> WORK TO COMPLETE:
a) Reproduce the passage of the blog excerpt on marital arguments starting at "1. Simon’s used" and ending at "night before. (R)".
b) Answer these questions from the blog excerpt on marital arguments:
(i) What does an item marked with an "R" indicate?
(ii) What drink does Simon have a habit of consuming?
(iii) Besides Simon's habit, whose habit is named as the fifth item, and what is it?

> SOURCE EXTRACT:
I’m married to a sweet man who loves me very much and is an amazing father to our son, but we work really hard at loving each other because, I’m telling you, that’s what we have to do.  (If anyone tells you marriage is never hard work, they are lying to you and should be flogged in the public square.  ”Boo!  Boo!  Bow to the Queen of Rubbish! The Queen of Slime!  The Queen of Filth!”)

Anyway, because I’m always writing about how much I love Simon and how wonderful he is, I realize it sometimes sounds like we never argue or fight, and so, just to clear things up, I’d like to present you with the following list of things we’ve argued about. (Those marked with an “R” are recurring arguments we’ve had more than 10 times.)

Enjoy.

 

1. Simon’s used earplugs, which I find in our bed, under our bed, in the bathroom, on my dresser, etc. (R)

2. My tendency to leave dirty dishes on the kitchen counter for days. DAYS.  (R)

3. Simon’s trail of baby powder footprints, which tell me exactly where he walked after his shower the night before. (R)

4. Simon’s Pepsi Max habit. (R)

5. My olive habit. (R)

6. Simon’s Mars Bar habit. (R)

> RAW DATA:
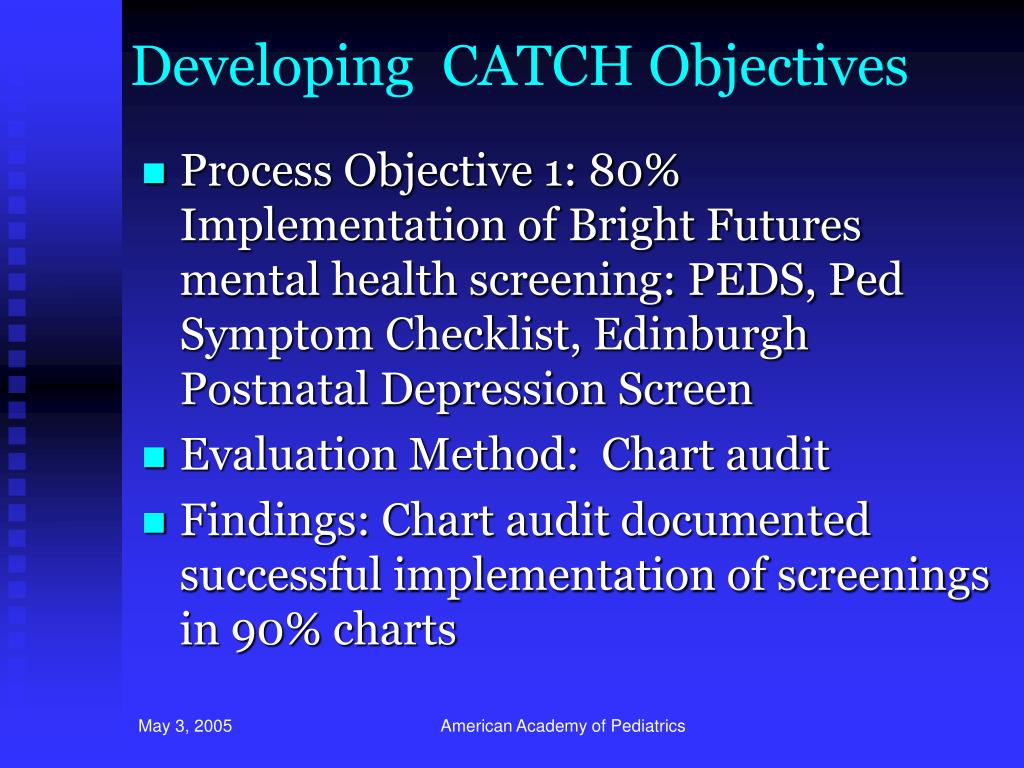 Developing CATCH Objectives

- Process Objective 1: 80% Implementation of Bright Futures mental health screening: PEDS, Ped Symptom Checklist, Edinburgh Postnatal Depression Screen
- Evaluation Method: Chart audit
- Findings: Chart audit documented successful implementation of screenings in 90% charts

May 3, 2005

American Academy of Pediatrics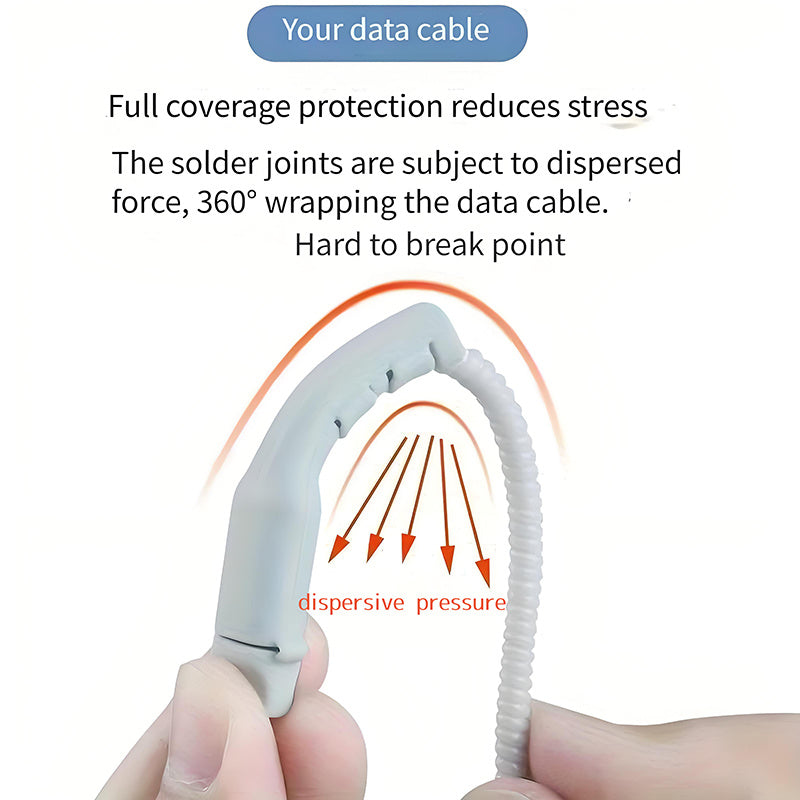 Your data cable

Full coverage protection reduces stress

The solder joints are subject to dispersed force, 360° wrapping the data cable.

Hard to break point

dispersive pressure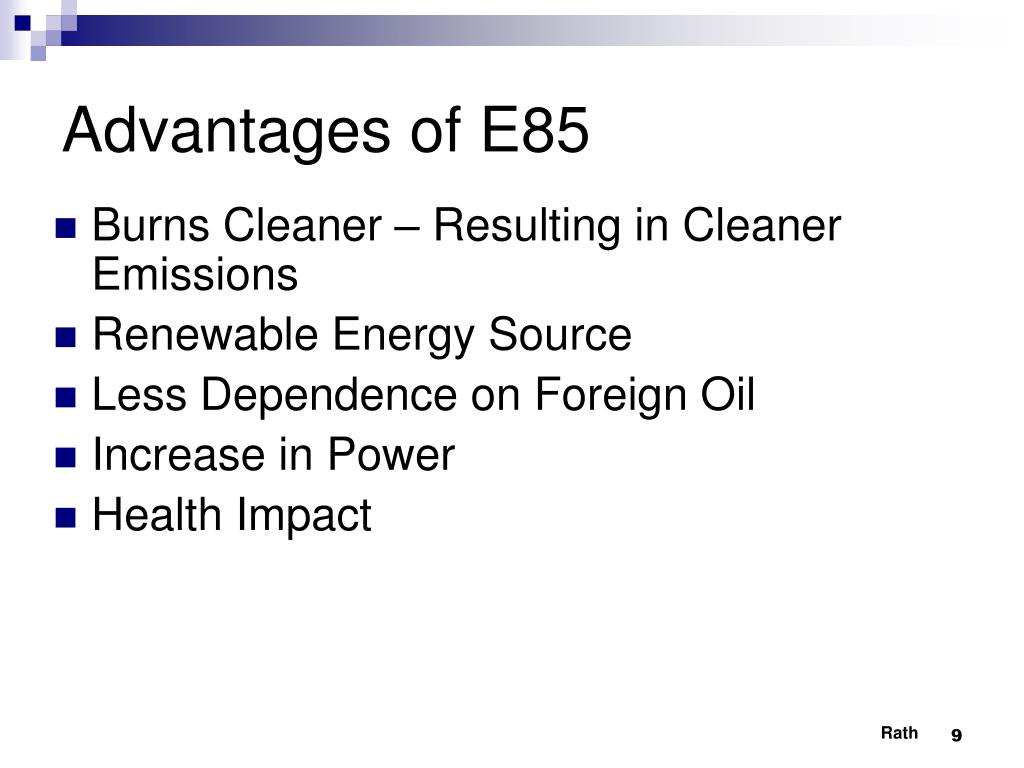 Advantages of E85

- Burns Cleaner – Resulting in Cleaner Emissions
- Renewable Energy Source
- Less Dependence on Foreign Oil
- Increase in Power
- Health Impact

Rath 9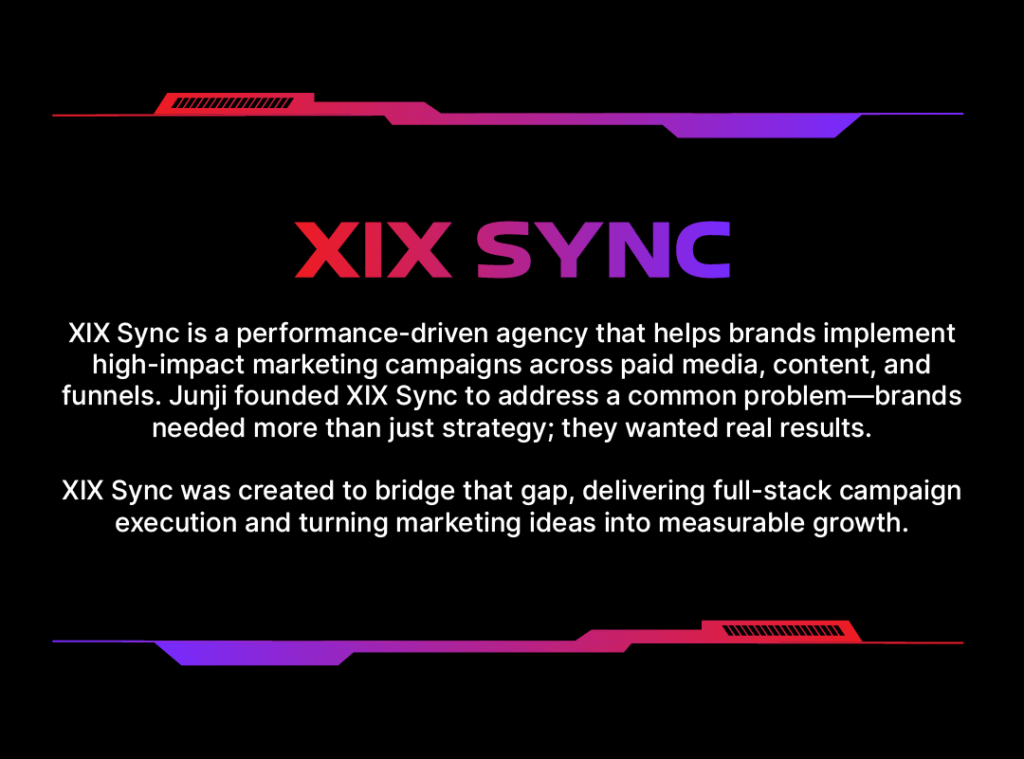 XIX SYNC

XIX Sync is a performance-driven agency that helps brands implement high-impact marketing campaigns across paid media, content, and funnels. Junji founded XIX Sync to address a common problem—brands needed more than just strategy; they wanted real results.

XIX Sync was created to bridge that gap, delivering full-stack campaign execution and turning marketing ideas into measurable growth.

> PER-TASK ANSWERS:
a)
1. Simon’s used earplugs, which I find in our bed, under our bed, in the bathroom, on my dresser, etc. (R)

2. My tendency to leave dirty dishes on the kitchen counter for days. DAYS.  (R)

3. Simon’s trail of baby powder footprints, which tell me exactly where he walked after his shower the night before. (R)

b)
(i) It is a recurring argument that the couple has had more than 10 times.
(ii) Pepsi Max.
(iii) The writer's own olive habit.